- TASK INSTRUCTIONS:
**a)** Condense the paragraph of the asylum article beginning "But asylum seekers who have children" into a shorter version that keeps its main facts.
**b)** Copy the passage of the asylum article starting at "Asylum seekers told" and ending at "on the documentary.", renaming "Home Office" as "immigration authorities".
**c)** In the asylum article, which country had the father proudly holding up his baby arrived from?

Small boat migrants housed in asylum hotels are having babies because they think it will boost their chances of gaining a British passport, a new documentary has revealed.
Asylum seekers told the programme they were having children in the belief it would automatically ensure the mother and baby both secure the documentation, a hope the show insisted was ‘misguided’.
‘They do believe it gives them more entitlement to benefits, maybe better choice of accommodation and make it harder for the Home Office to deport them,’ BBC reporter Sue Mitchell said on the documentary.
‘One of the first babies I meet is proudly held aloft by his father – they arrived from Somalia just weeks earlier and he tells me this is a “British baby”, born on “British soil”, who will one day, he believes, hold a British passport.’
But asylum seekers who have children in the UK can still be deported by the Home Office, although the Refugee Council’s Jon Featonby insisted they qualified for extra safeguards which make this harder.

- SUPPLIED DATA:
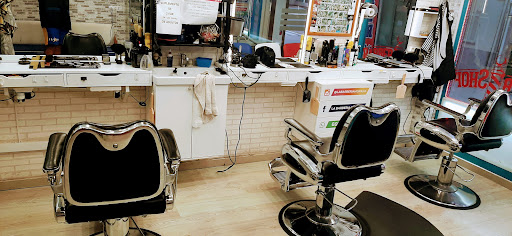 La Barbería Hispana – Can Picafort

- SOLVED PROBLEMS:
**a)** Asylum seekers who have children in the UK can still be deported by the Home Office, though the Refugee Council's Jon Featonby said extra safeguards make this harder.

**b)**
Asylum seekers told the programme they were having children in the belief it would automatically ensure the mother and baby both secure the documentation, a hope the show insisted was ‘misguided’.
‘They do believe it gives them more entitlement to benefits, maybe better choice of accommodation and make it harder for the immigration authorities to deport them,’ BBC reporter Sue Mitchell said on the documentary.

**c)** Somalia.